The Conviction (2021)

Directed by: Sander Burger | 130 minutes | thriller, drama, crime | Actors: Fedja van Huêt, Yorick van Wageningen, Lies Visschedijk, Mark Kraan, George Tobal, Porgy Franssen, Marike Mingelen, Bart Klever, Leon Voorberg, Ortál Vriend, Jasper van Overbruggen, Pauline Greidanus, Ad Knippels, Huub Smit, Mads Wittermans, Astrid van Eck, Reinier Bulder, Carmen van Mulier, Rogier Schippers, Remco Melles, Janni Goslinga, Mieneke Bakker, Daan Aufenacker, Delphin Metsers, Jan Sebastian van Setten

The Ernst Louwes case involving the death of the widow Wittenberg, also known as the Deventer Murder Case, has occupied the Netherlands for years. Not least because of the complex circumstances. It is a case in which media influence and a poorly functioning judicial system emerge as anchor points.

The involvement of Maurice de Hond in the case, in the service of the evidence, can somewhat be compared to that of the late Peter R. de Vries, were it not for the fact that the latest cold cases and miscarriages of justice are more convincingly a pendulum in the right direction. gave. De Hond only occasionally portrays a wrong track.

We have to be careful. There has been a conviction; Ernst Louwes served eight years on the basis of circumstantial evidence: his DNA was found, among other things, on the blouse that the widow was wearing when she died. The images of the bookkeeper physically resisting the verdict are still on everyone’s mind. De Hond spoke of forged evidence.

The influential pollster led the media to a second suspect: the ‘handyman’; journalist Bas Haan (Network/Nova/Nieuwsuur) investigated and wrote a book about it. Haan (Van Huêt) is the main character in Sander Burger’s ‘The Conviction’. The solid drama has a strong reality character, with a recap of the emotional highlights as the beginning.

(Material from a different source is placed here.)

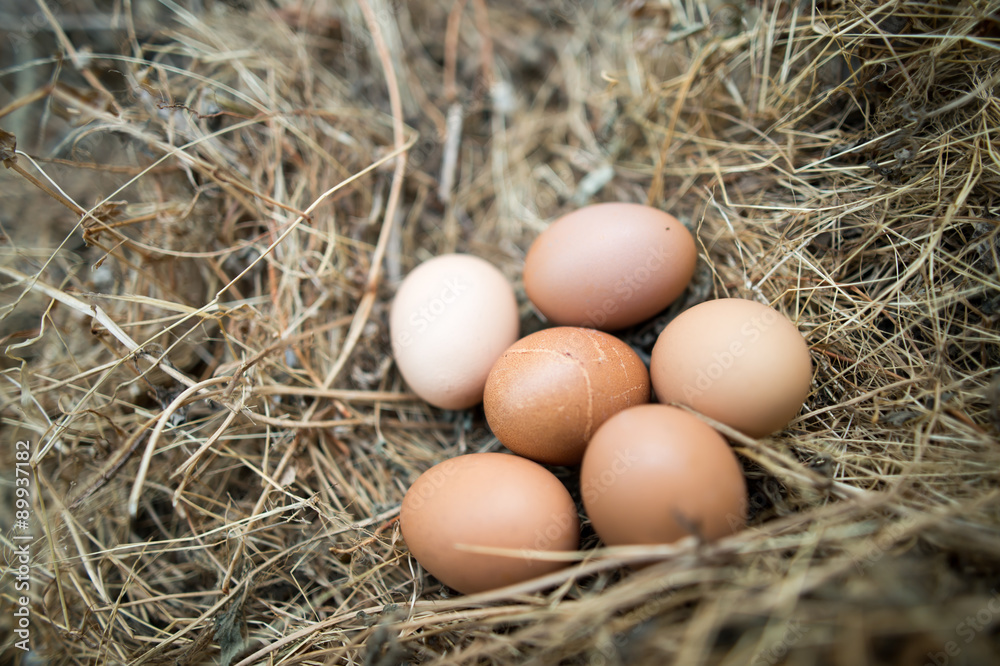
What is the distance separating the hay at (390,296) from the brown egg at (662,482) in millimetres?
95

Louwes (played by Kraan with typical facial expressions) comes into the picture especially in this phase, as an introverted, somewhat scruffy man. It is not easy to discern the makers’ sympathies for the widow’s tax adviser. There are stronger, more supportive roles for Van Wageningen and Visschedijk, as handyman Michaël de Jong and his resolute girlfriend Meike.

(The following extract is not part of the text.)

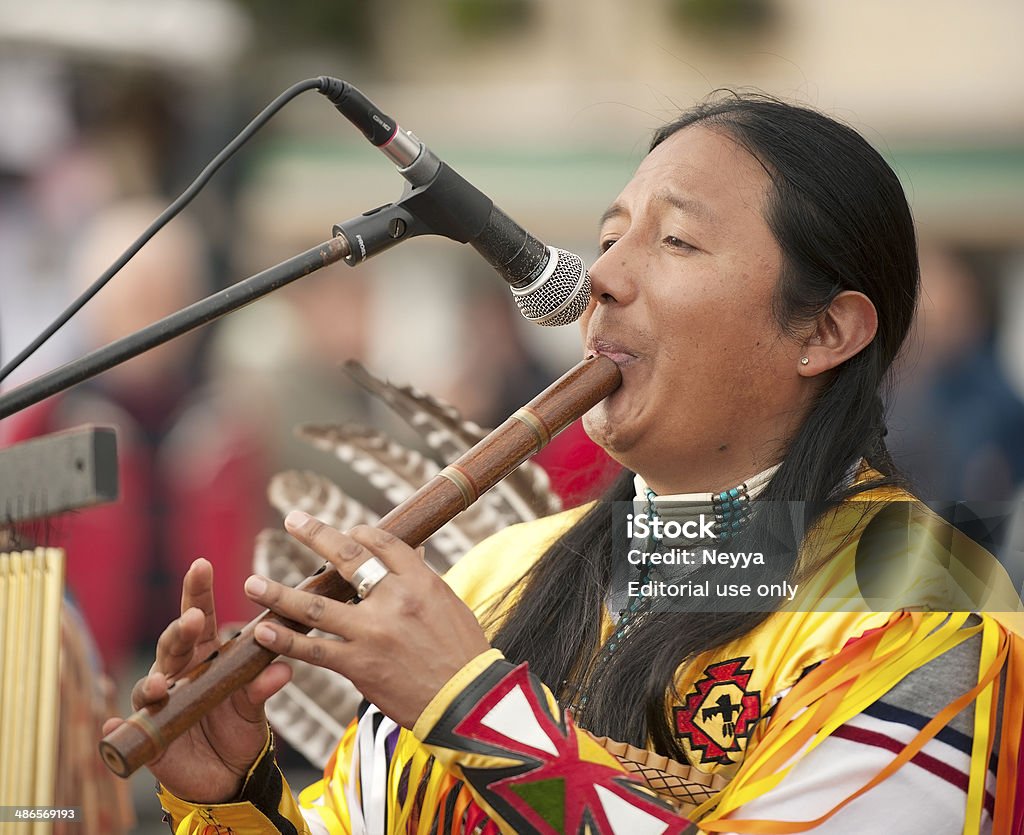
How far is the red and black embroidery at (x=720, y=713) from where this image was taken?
1672 millimetres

The film does not develop differently than expected, based on the facts. At times boring, then dramatically expanding like a whodunit, we have to wait for a new perspective. That won’t happen. Haan does not want to let the Louwes case rest, and debunks the De Hond track (only in the picture as a cameo). Interesting, but as a dramatic focal point Haan does not suffice, although he is interpreted appropriately.